Carter begins by illustrating a "turn to the past" in Ephesian social memory: a benefaction given to the city by a Roman, C. Vibius Salutaris, in 103–104 CE (see Carter 2008: 94–97). As part of his benefaction, which was commemorated in a 568–line long inscription at the city's theater, Salutaris funded a procession through the city every two weeks that began and ended at the temple of Artemis and passed by various monumental features of the city that evoked first its Roman, then Hellenistic, and ultimately its Ionian history. In other words,
The procession route recalled the city's foundation legends in reverse historical order: Rome, Lysimachos, Androklos, and Artemis. Rome's recent building activity and Lysimachos's Hellenistic refounding were confirmed and integrated into the city's history and identity. The heart of it, though, centered on Androklos and finally on Artemis, who provided the ultimate civic identity of Ephesus as a sacred community. (96; my emphasis)
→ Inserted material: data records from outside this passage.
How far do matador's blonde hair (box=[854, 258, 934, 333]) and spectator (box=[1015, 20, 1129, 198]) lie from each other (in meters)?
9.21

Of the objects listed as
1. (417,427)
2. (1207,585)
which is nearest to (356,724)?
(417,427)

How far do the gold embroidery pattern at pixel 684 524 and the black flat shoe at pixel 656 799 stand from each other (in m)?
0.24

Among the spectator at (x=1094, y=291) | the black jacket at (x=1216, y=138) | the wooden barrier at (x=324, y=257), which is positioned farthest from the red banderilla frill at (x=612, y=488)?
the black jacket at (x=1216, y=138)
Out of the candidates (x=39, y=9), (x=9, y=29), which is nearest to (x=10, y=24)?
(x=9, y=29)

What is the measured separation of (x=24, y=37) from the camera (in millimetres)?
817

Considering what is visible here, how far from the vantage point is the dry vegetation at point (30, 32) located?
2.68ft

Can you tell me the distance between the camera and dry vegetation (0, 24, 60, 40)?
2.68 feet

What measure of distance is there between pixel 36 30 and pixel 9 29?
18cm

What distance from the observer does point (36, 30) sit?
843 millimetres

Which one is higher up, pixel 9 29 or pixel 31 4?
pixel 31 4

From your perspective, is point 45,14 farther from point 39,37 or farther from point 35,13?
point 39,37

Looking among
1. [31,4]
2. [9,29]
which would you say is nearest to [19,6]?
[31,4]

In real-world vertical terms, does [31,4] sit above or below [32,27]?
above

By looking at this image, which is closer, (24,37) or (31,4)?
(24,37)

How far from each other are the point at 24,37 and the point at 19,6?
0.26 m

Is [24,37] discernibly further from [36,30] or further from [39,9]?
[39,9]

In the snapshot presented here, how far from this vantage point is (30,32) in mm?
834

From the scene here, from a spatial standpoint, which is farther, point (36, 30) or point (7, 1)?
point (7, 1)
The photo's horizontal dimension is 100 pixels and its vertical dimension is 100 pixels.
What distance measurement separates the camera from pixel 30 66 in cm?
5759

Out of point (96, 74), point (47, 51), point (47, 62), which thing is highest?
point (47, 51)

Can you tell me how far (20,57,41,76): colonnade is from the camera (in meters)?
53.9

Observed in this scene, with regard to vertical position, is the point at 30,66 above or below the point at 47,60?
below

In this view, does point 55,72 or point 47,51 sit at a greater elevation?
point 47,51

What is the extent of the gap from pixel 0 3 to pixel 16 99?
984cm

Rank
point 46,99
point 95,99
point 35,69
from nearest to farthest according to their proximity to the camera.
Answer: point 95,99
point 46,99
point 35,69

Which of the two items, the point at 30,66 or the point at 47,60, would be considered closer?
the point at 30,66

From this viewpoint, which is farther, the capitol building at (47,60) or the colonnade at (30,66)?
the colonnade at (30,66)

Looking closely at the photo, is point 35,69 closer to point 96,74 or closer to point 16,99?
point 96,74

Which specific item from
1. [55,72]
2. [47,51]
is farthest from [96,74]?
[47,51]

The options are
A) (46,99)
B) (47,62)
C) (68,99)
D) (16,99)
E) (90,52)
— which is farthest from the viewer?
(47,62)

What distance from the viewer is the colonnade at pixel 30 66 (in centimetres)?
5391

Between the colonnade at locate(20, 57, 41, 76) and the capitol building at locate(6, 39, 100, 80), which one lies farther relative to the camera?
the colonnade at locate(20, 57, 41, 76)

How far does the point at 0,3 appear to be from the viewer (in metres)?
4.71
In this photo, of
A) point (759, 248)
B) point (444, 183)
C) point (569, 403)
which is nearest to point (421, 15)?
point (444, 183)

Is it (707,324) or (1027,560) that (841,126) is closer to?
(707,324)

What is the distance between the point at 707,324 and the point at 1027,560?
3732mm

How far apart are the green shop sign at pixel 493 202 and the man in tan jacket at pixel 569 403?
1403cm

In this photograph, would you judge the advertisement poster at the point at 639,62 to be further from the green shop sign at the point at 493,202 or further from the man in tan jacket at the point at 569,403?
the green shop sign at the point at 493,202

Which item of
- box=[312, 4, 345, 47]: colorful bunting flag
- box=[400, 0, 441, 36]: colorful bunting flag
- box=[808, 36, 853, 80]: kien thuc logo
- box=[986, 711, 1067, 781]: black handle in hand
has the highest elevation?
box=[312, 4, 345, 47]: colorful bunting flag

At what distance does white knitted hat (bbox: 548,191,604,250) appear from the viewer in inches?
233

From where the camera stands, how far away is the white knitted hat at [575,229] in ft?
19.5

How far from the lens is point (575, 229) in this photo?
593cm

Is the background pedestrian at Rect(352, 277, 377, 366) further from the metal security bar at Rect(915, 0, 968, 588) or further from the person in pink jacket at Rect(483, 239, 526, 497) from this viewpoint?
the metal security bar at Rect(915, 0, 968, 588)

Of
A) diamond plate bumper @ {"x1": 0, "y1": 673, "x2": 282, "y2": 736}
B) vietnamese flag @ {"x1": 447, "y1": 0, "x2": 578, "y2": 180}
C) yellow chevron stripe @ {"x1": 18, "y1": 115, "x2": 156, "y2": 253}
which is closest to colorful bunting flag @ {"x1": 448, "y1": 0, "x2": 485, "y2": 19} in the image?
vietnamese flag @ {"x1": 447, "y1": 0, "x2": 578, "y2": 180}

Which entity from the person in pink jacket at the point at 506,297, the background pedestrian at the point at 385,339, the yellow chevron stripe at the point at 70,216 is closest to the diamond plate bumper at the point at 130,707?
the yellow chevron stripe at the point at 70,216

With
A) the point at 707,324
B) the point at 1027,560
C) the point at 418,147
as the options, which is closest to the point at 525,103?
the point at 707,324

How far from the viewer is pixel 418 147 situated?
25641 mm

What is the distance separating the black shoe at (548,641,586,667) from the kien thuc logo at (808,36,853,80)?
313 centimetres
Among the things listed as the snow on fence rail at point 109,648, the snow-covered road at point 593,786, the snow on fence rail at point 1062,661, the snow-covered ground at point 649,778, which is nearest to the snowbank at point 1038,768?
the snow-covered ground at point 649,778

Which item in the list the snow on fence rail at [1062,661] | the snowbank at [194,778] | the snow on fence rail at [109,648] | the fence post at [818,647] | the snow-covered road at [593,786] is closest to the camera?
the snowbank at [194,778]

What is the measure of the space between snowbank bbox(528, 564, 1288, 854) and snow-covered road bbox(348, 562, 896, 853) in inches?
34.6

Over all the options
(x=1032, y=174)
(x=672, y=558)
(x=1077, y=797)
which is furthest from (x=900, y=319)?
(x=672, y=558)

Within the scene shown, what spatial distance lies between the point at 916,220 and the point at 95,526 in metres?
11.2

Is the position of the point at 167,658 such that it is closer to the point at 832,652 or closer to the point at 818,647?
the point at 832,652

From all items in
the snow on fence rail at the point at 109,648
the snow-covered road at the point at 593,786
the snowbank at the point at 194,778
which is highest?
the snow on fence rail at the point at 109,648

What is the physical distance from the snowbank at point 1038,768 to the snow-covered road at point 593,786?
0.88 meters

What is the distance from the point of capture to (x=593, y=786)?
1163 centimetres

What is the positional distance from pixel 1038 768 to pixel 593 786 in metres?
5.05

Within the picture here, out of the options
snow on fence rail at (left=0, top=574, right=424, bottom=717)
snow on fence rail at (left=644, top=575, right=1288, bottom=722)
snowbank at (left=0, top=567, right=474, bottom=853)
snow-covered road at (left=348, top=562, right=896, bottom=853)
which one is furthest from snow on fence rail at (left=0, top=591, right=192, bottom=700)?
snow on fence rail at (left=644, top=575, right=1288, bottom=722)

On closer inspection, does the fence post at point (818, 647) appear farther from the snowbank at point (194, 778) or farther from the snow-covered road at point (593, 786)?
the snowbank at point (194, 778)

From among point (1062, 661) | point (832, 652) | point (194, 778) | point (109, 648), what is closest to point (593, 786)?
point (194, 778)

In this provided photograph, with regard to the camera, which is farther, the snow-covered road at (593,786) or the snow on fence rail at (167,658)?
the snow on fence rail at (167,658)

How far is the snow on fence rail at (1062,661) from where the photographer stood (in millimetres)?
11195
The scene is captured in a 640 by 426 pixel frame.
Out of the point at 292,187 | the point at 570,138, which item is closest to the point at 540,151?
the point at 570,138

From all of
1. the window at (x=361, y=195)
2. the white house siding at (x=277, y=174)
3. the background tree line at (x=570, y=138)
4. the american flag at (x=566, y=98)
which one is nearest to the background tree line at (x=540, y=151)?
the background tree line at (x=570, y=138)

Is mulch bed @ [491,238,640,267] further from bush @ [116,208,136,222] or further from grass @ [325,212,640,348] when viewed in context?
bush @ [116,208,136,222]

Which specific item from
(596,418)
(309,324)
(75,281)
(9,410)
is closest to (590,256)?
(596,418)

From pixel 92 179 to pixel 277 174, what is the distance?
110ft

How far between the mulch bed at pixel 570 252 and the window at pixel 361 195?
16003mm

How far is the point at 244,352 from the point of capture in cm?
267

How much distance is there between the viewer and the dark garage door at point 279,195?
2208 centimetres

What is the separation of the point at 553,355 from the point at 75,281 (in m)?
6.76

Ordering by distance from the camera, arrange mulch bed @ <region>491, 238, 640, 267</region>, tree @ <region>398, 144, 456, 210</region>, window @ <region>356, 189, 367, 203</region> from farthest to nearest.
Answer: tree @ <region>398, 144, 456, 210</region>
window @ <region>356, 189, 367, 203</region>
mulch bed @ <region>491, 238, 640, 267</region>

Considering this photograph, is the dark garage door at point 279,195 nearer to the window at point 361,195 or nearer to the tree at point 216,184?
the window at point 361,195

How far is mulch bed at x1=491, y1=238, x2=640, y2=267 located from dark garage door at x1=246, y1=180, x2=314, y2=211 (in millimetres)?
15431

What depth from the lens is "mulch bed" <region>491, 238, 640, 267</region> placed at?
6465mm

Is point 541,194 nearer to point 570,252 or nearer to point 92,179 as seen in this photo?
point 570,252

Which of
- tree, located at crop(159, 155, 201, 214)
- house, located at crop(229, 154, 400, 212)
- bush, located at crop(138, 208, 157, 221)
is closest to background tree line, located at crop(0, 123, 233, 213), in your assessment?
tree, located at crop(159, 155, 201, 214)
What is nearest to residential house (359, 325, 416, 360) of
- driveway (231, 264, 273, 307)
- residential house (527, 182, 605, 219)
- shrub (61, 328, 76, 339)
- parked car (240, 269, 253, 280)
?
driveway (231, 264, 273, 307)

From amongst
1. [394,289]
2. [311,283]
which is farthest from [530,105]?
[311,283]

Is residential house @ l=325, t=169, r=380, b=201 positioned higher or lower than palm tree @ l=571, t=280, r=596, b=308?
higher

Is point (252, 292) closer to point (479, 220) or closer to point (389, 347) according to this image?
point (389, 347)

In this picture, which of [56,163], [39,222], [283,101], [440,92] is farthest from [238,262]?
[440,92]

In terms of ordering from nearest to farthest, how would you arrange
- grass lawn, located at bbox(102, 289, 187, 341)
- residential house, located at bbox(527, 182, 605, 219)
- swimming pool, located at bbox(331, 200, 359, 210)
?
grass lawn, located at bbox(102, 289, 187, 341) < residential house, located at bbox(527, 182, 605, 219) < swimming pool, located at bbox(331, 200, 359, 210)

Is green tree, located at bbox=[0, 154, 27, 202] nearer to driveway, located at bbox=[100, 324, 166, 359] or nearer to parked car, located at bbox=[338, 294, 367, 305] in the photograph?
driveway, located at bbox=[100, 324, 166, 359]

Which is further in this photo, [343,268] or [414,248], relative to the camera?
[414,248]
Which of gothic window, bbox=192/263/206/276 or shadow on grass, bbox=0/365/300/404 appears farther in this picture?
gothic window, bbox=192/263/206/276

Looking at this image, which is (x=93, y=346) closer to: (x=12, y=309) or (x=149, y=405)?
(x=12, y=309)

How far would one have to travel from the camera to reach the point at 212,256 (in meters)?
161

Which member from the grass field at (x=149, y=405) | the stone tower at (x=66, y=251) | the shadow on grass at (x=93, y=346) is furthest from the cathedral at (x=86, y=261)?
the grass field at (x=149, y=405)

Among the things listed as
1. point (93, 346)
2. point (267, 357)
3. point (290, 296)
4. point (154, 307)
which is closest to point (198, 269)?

As we might expect even from the title of his book (John and Empire), Carter focuses on the political dimensions of memory ("a turn to the past") as the procession from and to Artemis's temple commemorated the city's history. And inasmuch as remembering the past is as intrinsically political act Carter's analysis provides some important insights. But social memory theorists—especially Barry Schwartz, Michael Schudson, Gary Alan Fine, among others—have protested that the political dimensions of memory do not exhaust memory's (and commemoration's) significance in social context. Schwartz especially, in his book Abraham Lincoln and the Forge of National Memory (University of Chicago Press, 2000; see now also his Abraham Lincoln in the Post-Heroic Era; 2008), argued eloquently that memory also has, simultaneously, a semiotic function that makes sense of the present before it attempts to persuade certain behaviors in response to the present.
With respect to Carter's discussion, then, the implications of memory's cultural (= semiotic) functions have immediate impact. Carter writes, "The city, like the procession, began and ended in the past with Artemis. Roman presence was not denied or invalidated, but it was shown not to be ultimate" (96–97). Perhaps. But I think a rather different interpretation arises from the procession's itinerary. Rome may have been reduced to simply one of the commemorative fields through which the procession marched (even, arguably, the most ostentatious of those fields), with the [native] temple of Artemis framing the entire event by way of its function as both starting and finishing line. But this commemorative march through the city's history doesn't "de-imperialize" the Asian capital so much as it explains Ephesus' imperial situation in terms of the city's pre-Roman narrative. That is, by virtue of fitting Rome into this memorial parade, Salutaris's benefaction normalized Roman power and, rather than minimalizing it in relation to Ephesus' more ancient history, legitimated that power as one more chapter of the city's continuous history from Artemis to Trajan.